Things Got Salty: Letting Go of a Player

It's been a few months. Campaigns have ended, new ones started, and then those ended and others began. Had a group break up with one of the players; which sorta took over August as I was readjusting mentally to things. It was a strange experience and felt a lot like breaking up with someone. Telling a player that you can't run games for them anymore is a hard thing to do. It's necessary sometimes though. Like pruning a bush so it can grow better in the long run.

There was a player that had been gaming with me from the beginning that had been playing their own version of every game we played without ever bothering to tell me that's what they were doing. The approach was to play a slightly more dickish version of themselves in every game. So far that's pretty standard RPG character stuff, but the problem arose when he forgot everything that made his character in that specific game unique or useful. Like a wizard forgetting it has spells in D&D. Just nothing that makes any sort of sense if you are trying to play a game.

The player also admitted great difficulty in remembering any of the details of the story or their character between sessions; which incidentally meant the prep emails I sent a few days before each session recapping the events and the write ups I was doing on this blog were not being read by this player which defeated part of the purpose of my efforts. The result of this meant that every game the player was part of they were having a different conversation than the rest of the people at the table and the campaign would dissolve in lackluster efforts from everyone.

Now I'm positive they would tell version of the events: rules too difficult to remember, characters too complex to remember, too much story to remember, etc. But to that I'd say we have spent 2-3 years playing using nothing but games built on the Apocalypse World system, they had a character sheet that was rarely more than a page long, and I sent recap emails within a few days of the game. The straw that broke the GM's back was when they said they wanted RPGs to be like a videogame where they could show up each week, plug in and then unplug and not need to remember anything about the game or their character.

One of my mantras with all players is RPGs are not videogames. That's kind of the whole fucking point. Videogames restrict you to specific actions and limits game space. RPGs allow you the freedom of unlimited customization, that's one of the reasons to play them. Maybe you want to be a crazed barbarian and an Elven hunter fighting a horde of alien monsters instead of some power armored gun toting space marine. Maybe you want that space marine to go AWOL and open a bar on a mostly defunct spacestation that emulates Cheers only with nightly futuristic bar brawls. That's why you play RPGs, because they are limiting your experience.

The more I thought about the descriptions of their approaches and desires for it the more I realized RPGs couldn't deliver what they were looking for at all.
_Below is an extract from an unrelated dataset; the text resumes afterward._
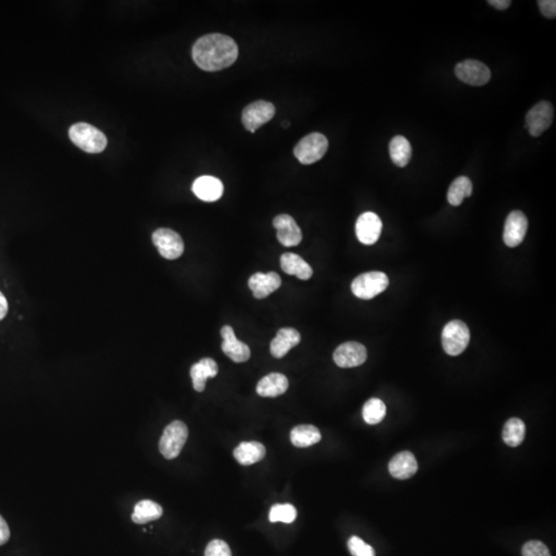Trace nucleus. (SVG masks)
Here are the masks:
<instances>
[{"instance_id":"obj_22","label":"nucleus","mask_w":556,"mask_h":556,"mask_svg":"<svg viewBox=\"0 0 556 556\" xmlns=\"http://www.w3.org/2000/svg\"><path fill=\"white\" fill-rule=\"evenodd\" d=\"M289 388L287 376L280 373H271L260 380L257 386L259 396L276 397L285 394Z\"/></svg>"},{"instance_id":"obj_14","label":"nucleus","mask_w":556,"mask_h":556,"mask_svg":"<svg viewBox=\"0 0 556 556\" xmlns=\"http://www.w3.org/2000/svg\"><path fill=\"white\" fill-rule=\"evenodd\" d=\"M528 222L523 213L514 210L507 217L504 228L505 244L509 247H517L523 241L528 231Z\"/></svg>"},{"instance_id":"obj_35","label":"nucleus","mask_w":556,"mask_h":556,"mask_svg":"<svg viewBox=\"0 0 556 556\" xmlns=\"http://www.w3.org/2000/svg\"><path fill=\"white\" fill-rule=\"evenodd\" d=\"M10 530L4 518L0 515V546L10 540Z\"/></svg>"},{"instance_id":"obj_2","label":"nucleus","mask_w":556,"mask_h":556,"mask_svg":"<svg viewBox=\"0 0 556 556\" xmlns=\"http://www.w3.org/2000/svg\"><path fill=\"white\" fill-rule=\"evenodd\" d=\"M69 138L82 151L98 154L105 151L107 138L96 127L87 123H78L69 128Z\"/></svg>"},{"instance_id":"obj_31","label":"nucleus","mask_w":556,"mask_h":556,"mask_svg":"<svg viewBox=\"0 0 556 556\" xmlns=\"http://www.w3.org/2000/svg\"><path fill=\"white\" fill-rule=\"evenodd\" d=\"M348 546L352 556H375L373 547L366 544L359 537L352 536L348 540Z\"/></svg>"},{"instance_id":"obj_12","label":"nucleus","mask_w":556,"mask_h":556,"mask_svg":"<svg viewBox=\"0 0 556 556\" xmlns=\"http://www.w3.org/2000/svg\"><path fill=\"white\" fill-rule=\"evenodd\" d=\"M382 230V222L376 213L368 211L359 215L356 224V233L359 242L372 245L377 242Z\"/></svg>"},{"instance_id":"obj_32","label":"nucleus","mask_w":556,"mask_h":556,"mask_svg":"<svg viewBox=\"0 0 556 556\" xmlns=\"http://www.w3.org/2000/svg\"><path fill=\"white\" fill-rule=\"evenodd\" d=\"M522 556H551L546 545L540 541H530L522 547Z\"/></svg>"},{"instance_id":"obj_24","label":"nucleus","mask_w":556,"mask_h":556,"mask_svg":"<svg viewBox=\"0 0 556 556\" xmlns=\"http://www.w3.org/2000/svg\"><path fill=\"white\" fill-rule=\"evenodd\" d=\"M321 440L319 429L310 424L295 427L291 432V441L296 447H310Z\"/></svg>"},{"instance_id":"obj_23","label":"nucleus","mask_w":556,"mask_h":556,"mask_svg":"<svg viewBox=\"0 0 556 556\" xmlns=\"http://www.w3.org/2000/svg\"><path fill=\"white\" fill-rule=\"evenodd\" d=\"M266 448L259 442H242L234 450V458L242 466H251L263 460Z\"/></svg>"},{"instance_id":"obj_8","label":"nucleus","mask_w":556,"mask_h":556,"mask_svg":"<svg viewBox=\"0 0 556 556\" xmlns=\"http://www.w3.org/2000/svg\"><path fill=\"white\" fill-rule=\"evenodd\" d=\"M555 117L553 105L548 101H540L526 114V124L528 132L534 137L540 136L551 126Z\"/></svg>"},{"instance_id":"obj_11","label":"nucleus","mask_w":556,"mask_h":556,"mask_svg":"<svg viewBox=\"0 0 556 556\" xmlns=\"http://www.w3.org/2000/svg\"><path fill=\"white\" fill-rule=\"evenodd\" d=\"M333 358L340 368L358 367L367 359V350L359 342H346L336 348Z\"/></svg>"},{"instance_id":"obj_33","label":"nucleus","mask_w":556,"mask_h":556,"mask_svg":"<svg viewBox=\"0 0 556 556\" xmlns=\"http://www.w3.org/2000/svg\"><path fill=\"white\" fill-rule=\"evenodd\" d=\"M205 556H232L231 549L227 543L222 540H213L205 549Z\"/></svg>"},{"instance_id":"obj_13","label":"nucleus","mask_w":556,"mask_h":556,"mask_svg":"<svg viewBox=\"0 0 556 556\" xmlns=\"http://www.w3.org/2000/svg\"><path fill=\"white\" fill-rule=\"evenodd\" d=\"M273 227L278 231L276 237L283 246H297L303 239L301 229L291 215H279L276 217Z\"/></svg>"},{"instance_id":"obj_5","label":"nucleus","mask_w":556,"mask_h":556,"mask_svg":"<svg viewBox=\"0 0 556 556\" xmlns=\"http://www.w3.org/2000/svg\"><path fill=\"white\" fill-rule=\"evenodd\" d=\"M329 141L321 133H312L301 139L294 149V155L300 163L314 164L321 160L327 153Z\"/></svg>"},{"instance_id":"obj_25","label":"nucleus","mask_w":556,"mask_h":556,"mask_svg":"<svg viewBox=\"0 0 556 556\" xmlns=\"http://www.w3.org/2000/svg\"><path fill=\"white\" fill-rule=\"evenodd\" d=\"M162 515L163 509L159 504L151 500H143L135 505L132 520L137 524H145L159 519Z\"/></svg>"},{"instance_id":"obj_37","label":"nucleus","mask_w":556,"mask_h":556,"mask_svg":"<svg viewBox=\"0 0 556 556\" xmlns=\"http://www.w3.org/2000/svg\"><path fill=\"white\" fill-rule=\"evenodd\" d=\"M8 312V303L6 296L0 292V321L6 318Z\"/></svg>"},{"instance_id":"obj_15","label":"nucleus","mask_w":556,"mask_h":556,"mask_svg":"<svg viewBox=\"0 0 556 556\" xmlns=\"http://www.w3.org/2000/svg\"><path fill=\"white\" fill-rule=\"evenodd\" d=\"M223 337L222 350L226 356L229 357L235 363H244L251 358V350L246 344L239 341L234 333L233 328L225 325L221 330Z\"/></svg>"},{"instance_id":"obj_18","label":"nucleus","mask_w":556,"mask_h":556,"mask_svg":"<svg viewBox=\"0 0 556 556\" xmlns=\"http://www.w3.org/2000/svg\"><path fill=\"white\" fill-rule=\"evenodd\" d=\"M192 190L200 200L215 202L223 196L224 186L217 177L204 175L194 181Z\"/></svg>"},{"instance_id":"obj_28","label":"nucleus","mask_w":556,"mask_h":556,"mask_svg":"<svg viewBox=\"0 0 556 556\" xmlns=\"http://www.w3.org/2000/svg\"><path fill=\"white\" fill-rule=\"evenodd\" d=\"M526 436V424L519 418H511L505 424L503 439L507 445L517 447L522 443Z\"/></svg>"},{"instance_id":"obj_26","label":"nucleus","mask_w":556,"mask_h":556,"mask_svg":"<svg viewBox=\"0 0 556 556\" xmlns=\"http://www.w3.org/2000/svg\"><path fill=\"white\" fill-rule=\"evenodd\" d=\"M390 155L393 163L397 167L407 166L412 156L409 141L401 135H397L390 143Z\"/></svg>"},{"instance_id":"obj_27","label":"nucleus","mask_w":556,"mask_h":556,"mask_svg":"<svg viewBox=\"0 0 556 556\" xmlns=\"http://www.w3.org/2000/svg\"><path fill=\"white\" fill-rule=\"evenodd\" d=\"M473 185L470 179L467 177H460L454 179V183L450 185L447 193V200L454 206H458L462 204L465 198L470 197L472 195Z\"/></svg>"},{"instance_id":"obj_21","label":"nucleus","mask_w":556,"mask_h":556,"mask_svg":"<svg viewBox=\"0 0 556 556\" xmlns=\"http://www.w3.org/2000/svg\"><path fill=\"white\" fill-rule=\"evenodd\" d=\"M280 266L283 272L289 276H297L302 280H308L314 274L312 266L296 253H283L280 257Z\"/></svg>"},{"instance_id":"obj_9","label":"nucleus","mask_w":556,"mask_h":556,"mask_svg":"<svg viewBox=\"0 0 556 556\" xmlns=\"http://www.w3.org/2000/svg\"><path fill=\"white\" fill-rule=\"evenodd\" d=\"M276 115V107L268 101L259 100L247 105L242 111L243 126L255 133L260 127L269 122Z\"/></svg>"},{"instance_id":"obj_34","label":"nucleus","mask_w":556,"mask_h":556,"mask_svg":"<svg viewBox=\"0 0 556 556\" xmlns=\"http://www.w3.org/2000/svg\"><path fill=\"white\" fill-rule=\"evenodd\" d=\"M538 4L543 16L549 19L555 18L556 1L555 0H539Z\"/></svg>"},{"instance_id":"obj_29","label":"nucleus","mask_w":556,"mask_h":556,"mask_svg":"<svg viewBox=\"0 0 556 556\" xmlns=\"http://www.w3.org/2000/svg\"><path fill=\"white\" fill-rule=\"evenodd\" d=\"M361 414H363L364 420L367 424H377L386 418V407L382 400L373 397L366 402Z\"/></svg>"},{"instance_id":"obj_7","label":"nucleus","mask_w":556,"mask_h":556,"mask_svg":"<svg viewBox=\"0 0 556 556\" xmlns=\"http://www.w3.org/2000/svg\"><path fill=\"white\" fill-rule=\"evenodd\" d=\"M154 244L164 259L177 260L185 251V243L179 233L167 228H160L153 233Z\"/></svg>"},{"instance_id":"obj_16","label":"nucleus","mask_w":556,"mask_h":556,"mask_svg":"<svg viewBox=\"0 0 556 556\" xmlns=\"http://www.w3.org/2000/svg\"><path fill=\"white\" fill-rule=\"evenodd\" d=\"M280 285V276L276 272H258L251 276L249 280V289L253 292V297L257 299H265L270 294L278 289Z\"/></svg>"},{"instance_id":"obj_4","label":"nucleus","mask_w":556,"mask_h":556,"mask_svg":"<svg viewBox=\"0 0 556 556\" xmlns=\"http://www.w3.org/2000/svg\"><path fill=\"white\" fill-rule=\"evenodd\" d=\"M187 426L181 420H175L166 427L160 439L159 449L167 460L177 458L187 442Z\"/></svg>"},{"instance_id":"obj_17","label":"nucleus","mask_w":556,"mask_h":556,"mask_svg":"<svg viewBox=\"0 0 556 556\" xmlns=\"http://www.w3.org/2000/svg\"><path fill=\"white\" fill-rule=\"evenodd\" d=\"M301 341V335L294 328H283L270 343V352L276 359H281Z\"/></svg>"},{"instance_id":"obj_36","label":"nucleus","mask_w":556,"mask_h":556,"mask_svg":"<svg viewBox=\"0 0 556 556\" xmlns=\"http://www.w3.org/2000/svg\"><path fill=\"white\" fill-rule=\"evenodd\" d=\"M488 4L494 6L496 10H505L510 6V0H488Z\"/></svg>"},{"instance_id":"obj_1","label":"nucleus","mask_w":556,"mask_h":556,"mask_svg":"<svg viewBox=\"0 0 556 556\" xmlns=\"http://www.w3.org/2000/svg\"><path fill=\"white\" fill-rule=\"evenodd\" d=\"M194 62L205 71H219L231 66L238 58L235 40L221 33L204 35L192 50Z\"/></svg>"},{"instance_id":"obj_38","label":"nucleus","mask_w":556,"mask_h":556,"mask_svg":"<svg viewBox=\"0 0 556 556\" xmlns=\"http://www.w3.org/2000/svg\"><path fill=\"white\" fill-rule=\"evenodd\" d=\"M283 126L285 127V128H287V127L289 126V122H283Z\"/></svg>"},{"instance_id":"obj_20","label":"nucleus","mask_w":556,"mask_h":556,"mask_svg":"<svg viewBox=\"0 0 556 556\" xmlns=\"http://www.w3.org/2000/svg\"><path fill=\"white\" fill-rule=\"evenodd\" d=\"M217 373H219V366L215 363V359L205 358L200 359L198 363L194 364L190 371L194 390L198 393L203 392L206 386V380L208 378L215 377Z\"/></svg>"},{"instance_id":"obj_3","label":"nucleus","mask_w":556,"mask_h":556,"mask_svg":"<svg viewBox=\"0 0 556 556\" xmlns=\"http://www.w3.org/2000/svg\"><path fill=\"white\" fill-rule=\"evenodd\" d=\"M470 343V331L464 321H449L442 331V346L446 354L458 356L463 354Z\"/></svg>"},{"instance_id":"obj_10","label":"nucleus","mask_w":556,"mask_h":556,"mask_svg":"<svg viewBox=\"0 0 556 556\" xmlns=\"http://www.w3.org/2000/svg\"><path fill=\"white\" fill-rule=\"evenodd\" d=\"M454 73L458 80L475 87L487 84L492 78L490 69L477 60H465L458 63Z\"/></svg>"},{"instance_id":"obj_6","label":"nucleus","mask_w":556,"mask_h":556,"mask_svg":"<svg viewBox=\"0 0 556 556\" xmlns=\"http://www.w3.org/2000/svg\"><path fill=\"white\" fill-rule=\"evenodd\" d=\"M388 276L384 272H367L355 278L352 283V291L359 299H373L388 289Z\"/></svg>"},{"instance_id":"obj_30","label":"nucleus","mask_w":556,"mask_h":556,"mask_svg":"<svg viewBox=\"0 0 556 556\" xmlns=\"http://www.w3.org/2000/svg\"><path fill=\"white\" fill-rule=\"evenodd\" d=\"M297 517V510L291 504H276L270 509V522H285L292 523Z\"/></svg>"},{"instance_id":"obj_19","label":"nucleus","mask_w":556,"mask_h":556,"mask_svg":"<svg viewBox=\"0 0 556 556\" xmlns=\"http://www.w3.org/2000/svg\"><path fill=\"white\" fill-rule=\"evenodd\" d=\"M418 469L415 456L409 451H402L396 454L388 465L391 475L401 480L413 476Z\"/></svg>"}]
</instances>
They need actual video games, or an improv group, or a masochist GM that only wants to run oneshots for all eternity.

As a GM, it's important to be aware of what the players are expecting/hoping for at the table before you get gaming. Having one player that would want to build a story and loved the idea of having a rich backstory and build them into becoming a badass and another player that liked inappropriate jokes and gave zero shits about building a story with friends or their character's history, made running a coherent campaign difficult. If people are going to be expecting contradictory kinds experiences it's really important to get that cleared up before the game. It isn't impossible to have one player want a lot of combat and another want to sneak around, or be diplomatic, in the same game. It is impossible to have one player playing their own version of each game without telling anyone while everyone else is playing the actual game they agreed to play.

On the plus side of all this, I realized that particular player's shitty approach forced me to become a better GM. All my other groups are running smoothly and the remaining player has since grown immensely as a player in understanding how to get into it and get the most out of it. There was one of those "OH! So THAT is what RPGs are all about." moments after a solo session that warmed the cockles of my GM heart. That player has also brought new players into the group and even wanted to revisit a game that had been sorta botched the last time we played.

It's a shitty situation, but it's going to be better in the long run for everyone involved if a GM let's a player go if it's clear it's just not gonna work. You win some and you lose some.